- **Exercise objective**: In the records below, reproduce exactly the lines from the one containing "Weihnachten Dekoration –" through the one containing "Portret Azjatycki męski", both included, and omit the pictures.

- **Crawled caption data**:
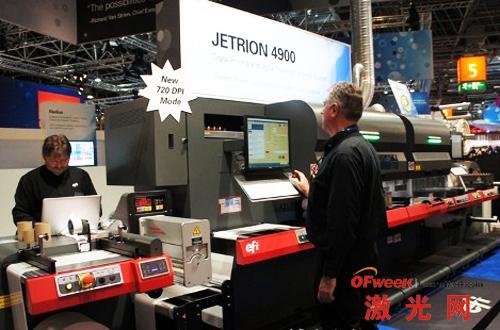 Jetrion 4900标签数码印刷生产线将不干胶标签数字印刷与激光模切结合在一起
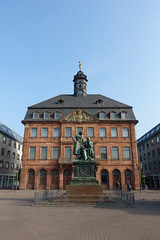 20170404 Hanau 6 (BONGURI) Tags: hanau hessen ドイツ de statue 彫像 銅像 grimm grimmbrothers グリム兄弟 グリム park 公園 walking 散歩 snap スナップ ハーナウ ヘッセン州 germany ドイツ連邦共和国 sony rx100m3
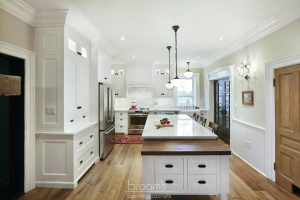 Parkhouse white painted custom kitchen with decorative legs 02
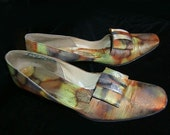 Vintage  Shoes Heels Pumps with Color Splash Metallic Tie Dye Orange Green Custom Shoes. Metallic abstract design. Bow Design.  8 AA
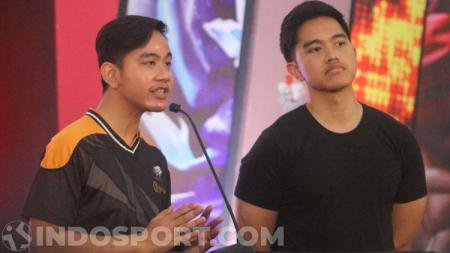 Gibran Rakabuming dan Kaesang Pangarep di pembukaan kompetisi eSports Mobile Legends. - INDOSPORT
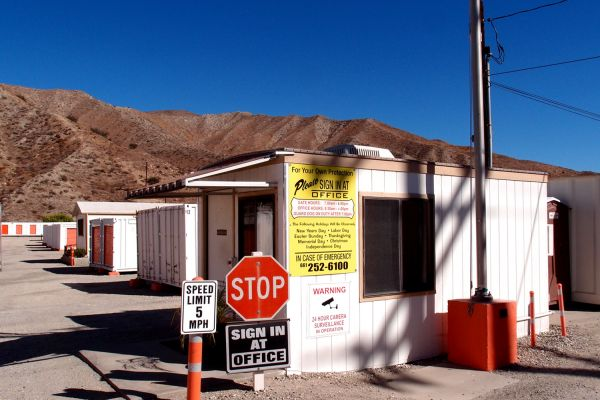A-1 Sierra Storage 17175 Sierra Highway Santa Clarita, CA - Photo 4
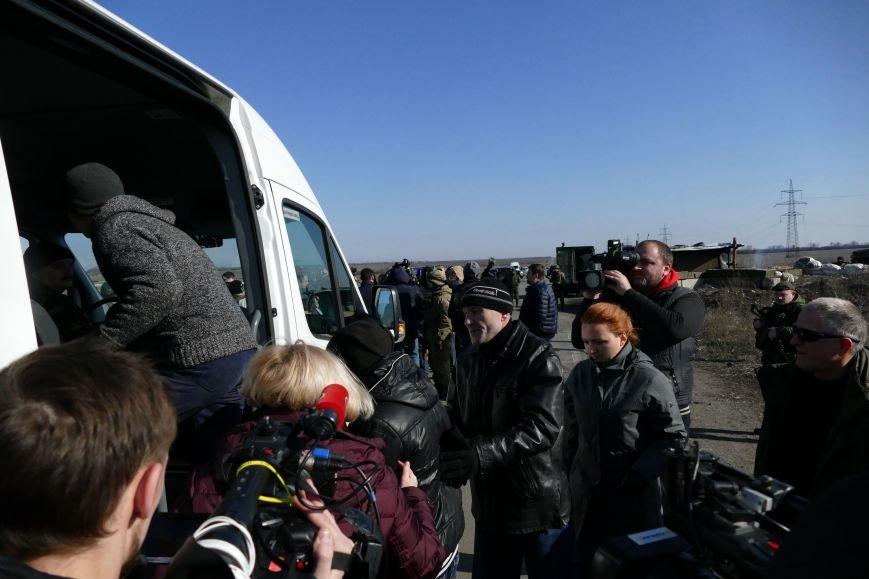 Из плена боевиков «ДНР» освободили трех украинских военных (ФОТО) (фото) - фото 2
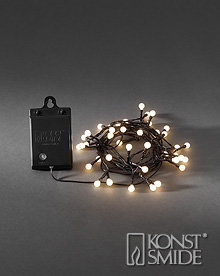 Kersen Licht Set met 80 Warm Witte LEDs Zwarte Kabel Timer en Schemersensor op Batterijen IP44
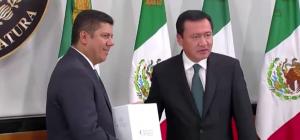 Entrega_Ososrio_Informe_sin_Iniciativa_preferente_Alcaldes_de_Mexico_Agosto_2016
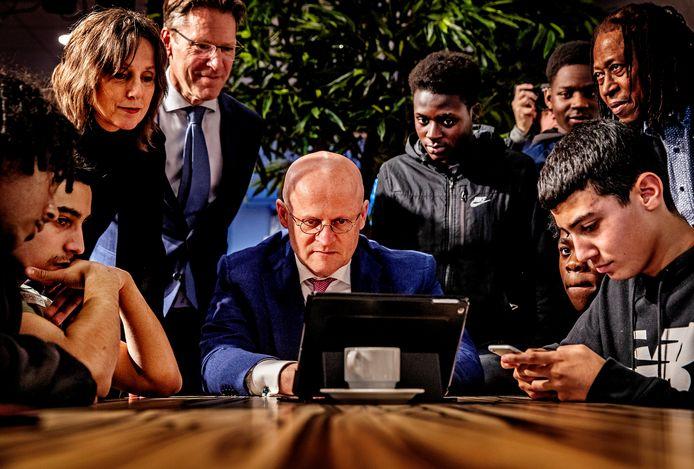 Minister Ferd Grapperhaus bezocht eerder het Bindelmeercollege in Diemen om met jongeren te spreken over zogenoemde drillrapvideo's, filmpjes waarin jongens messen tonen.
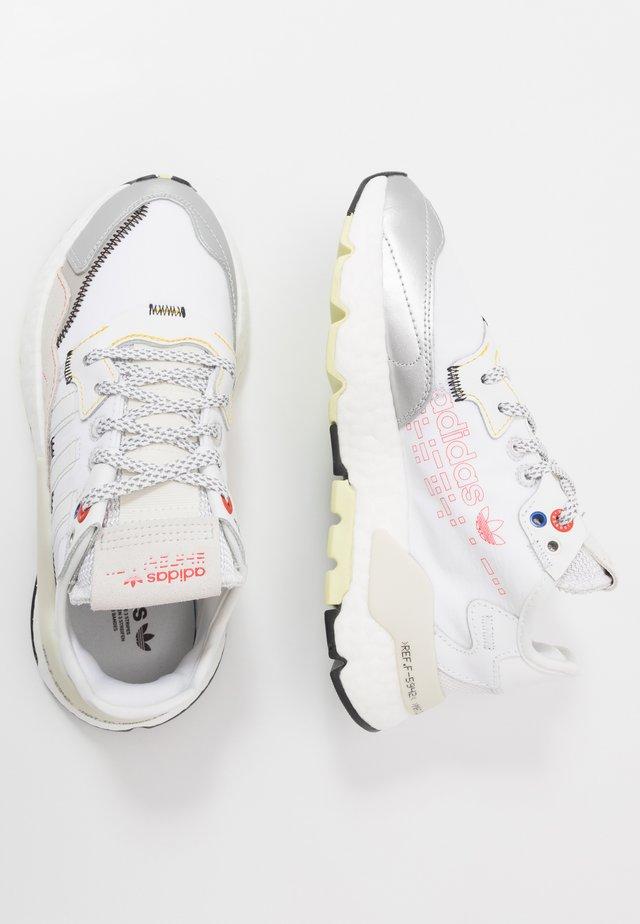 NITE JOGGER - Sneakers basse - orbit grey/footwear white/hi-res red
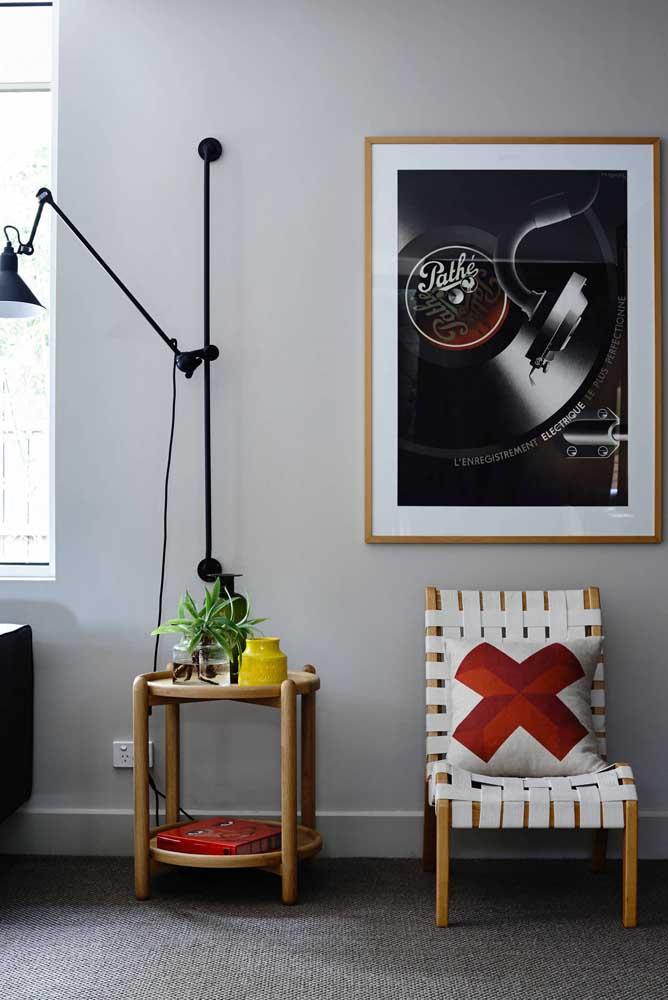 Aqui, um quadro vintage simples resolveu a decoração. Repare que a moldura do quadro conversa com o mobiliário da sala de estar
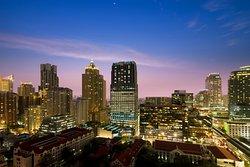 Renaissance Bangkok Ratchaprasong Hotel - Exterior Night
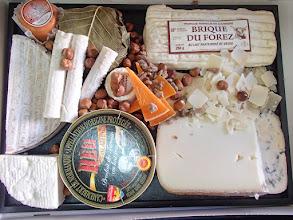 Photo: Plateaux de fromages variés affinés au lait cru et pain Sur plateau avec couteaux à fromage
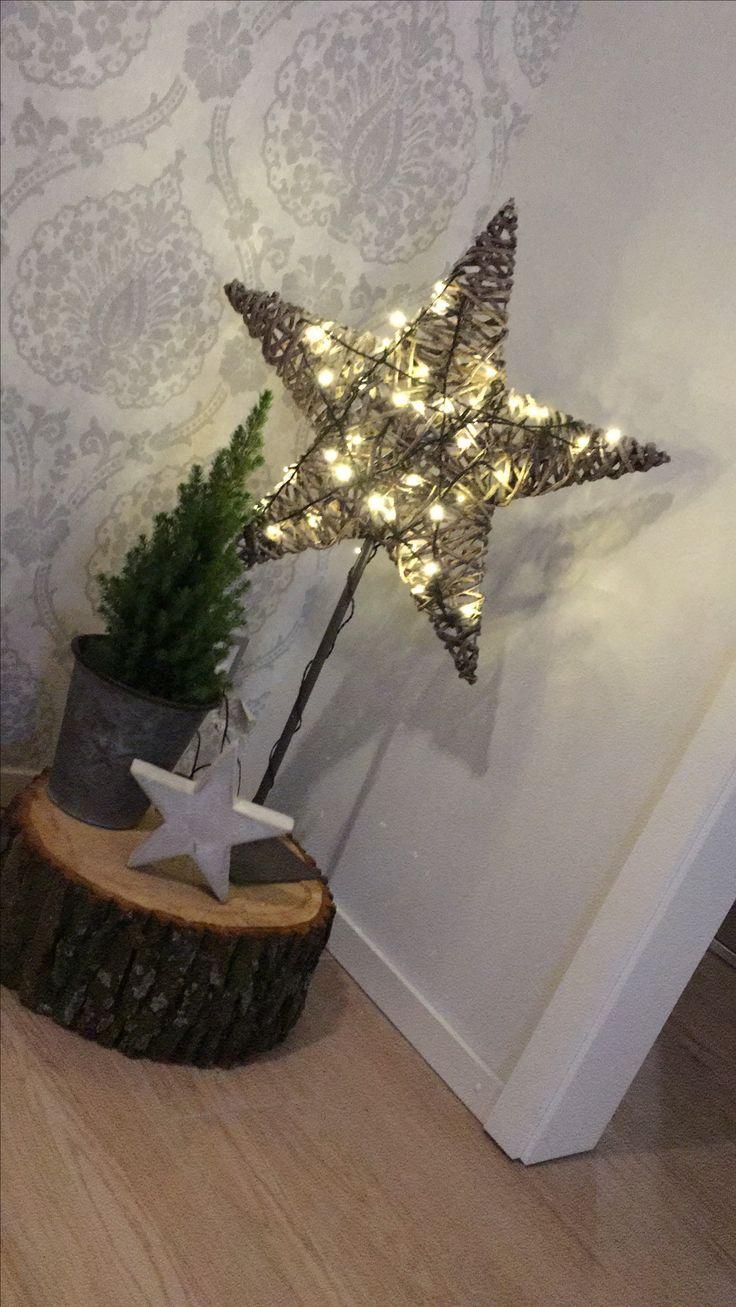 Weihnachten Dekoration – Holzstamm Stern beleuchtet #weihnachtsdekoration #stern…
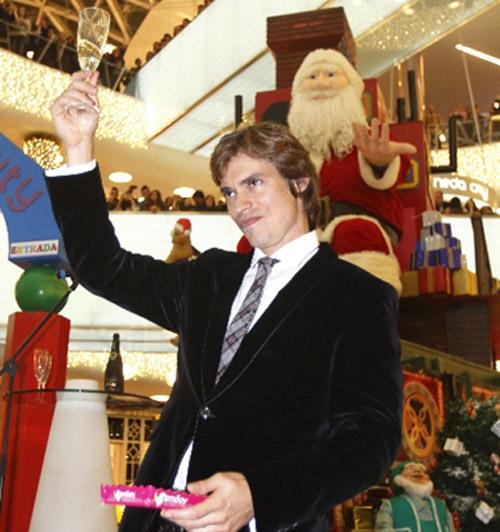Carlos Baute enciende las luces de Navidad: 'Pasaré la Nochebuena con Astrid y mis suegros'
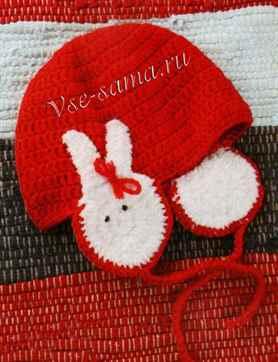 Красная шапка крючком с зайчиками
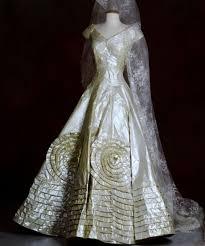 recycled wedding dresses used designer wedding dresses wedding dresses wedding ideas and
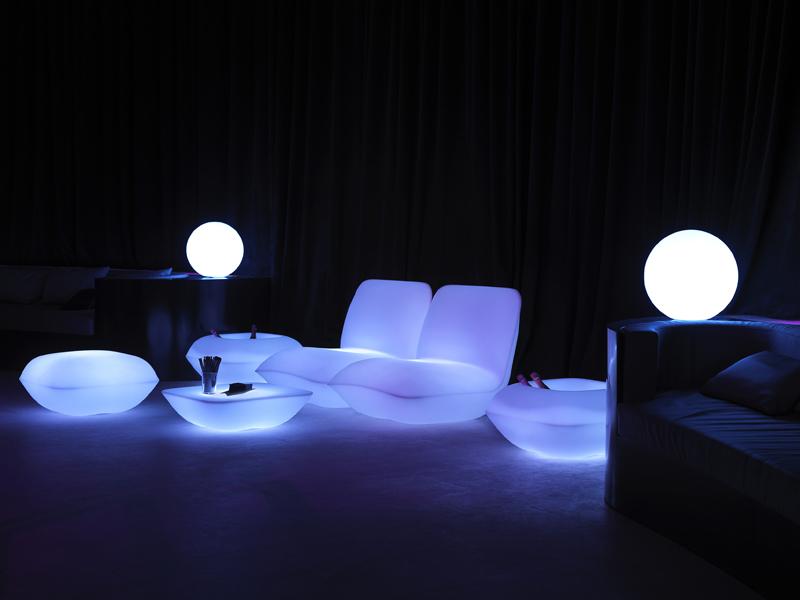 Стефано Джиованнони  представил светящуюся мебель Pillow Patio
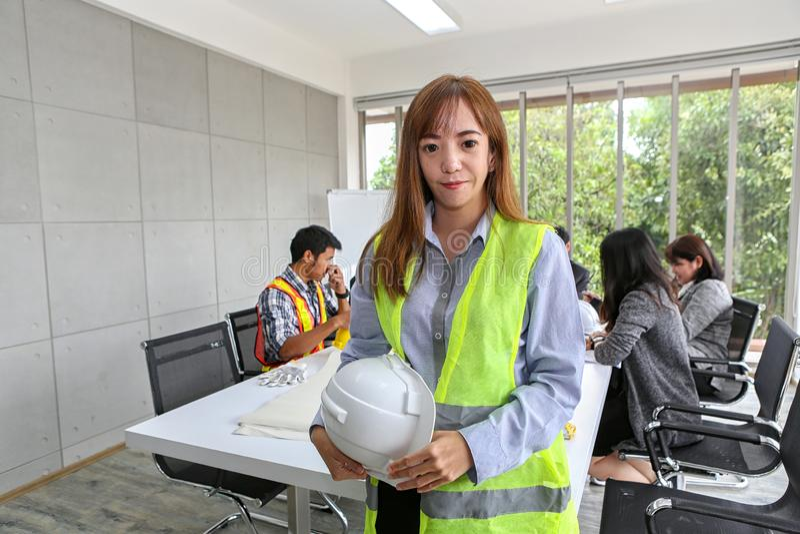 Portret Azjatycki męski kontrahenta inżynier w pokoju konferencyjnym przy biurem Elektryka cieśla lub techniczni operaters i fotografia royalty free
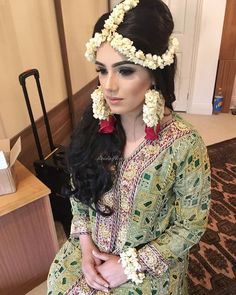 Ideas for haldi mehndi Flower Jewellery For Mehndi, Flower Jewelry, Indian Wedding Jewelry, Garland Wedding, Wedding Preparation, Pakistani Bridal, Bridal Flowers, Flower Fashion, Looking Stunning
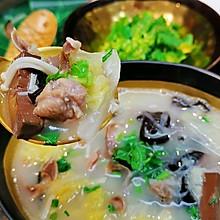 #快手又营养,我家的冬日必备菜品#鸭血粉丝汤蜜桃爱营养师私厨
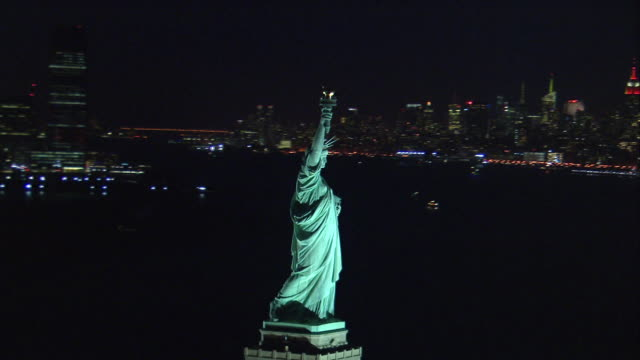 aerial orbit statue of liberty closeup at night - statue of liberty new york city stock videos & royalty-free footage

- **Answer to the exercise**:
 Weihnachten Dekoration – Holzstamm Stern beleuchtet #weihnachtsdekoration #stern…
Carlos Baute enciende las luces de Navidad: 'Pasaré la Nochebuena con Astrid y mis suegros'
 Красная шапка крючком с зайчиками
 recycled wedding dresses used designer wedding dresses wedding dresses wedding ideas and
 Стефано Джиованнони  представил светящуюся мебель Pillow Patio
 Portret Azjatycki męski kontrahenta inżynier w pokoju konferencyjnym przy biurem Elektryka cieśla lub techniczni operaters i fotografia royalty free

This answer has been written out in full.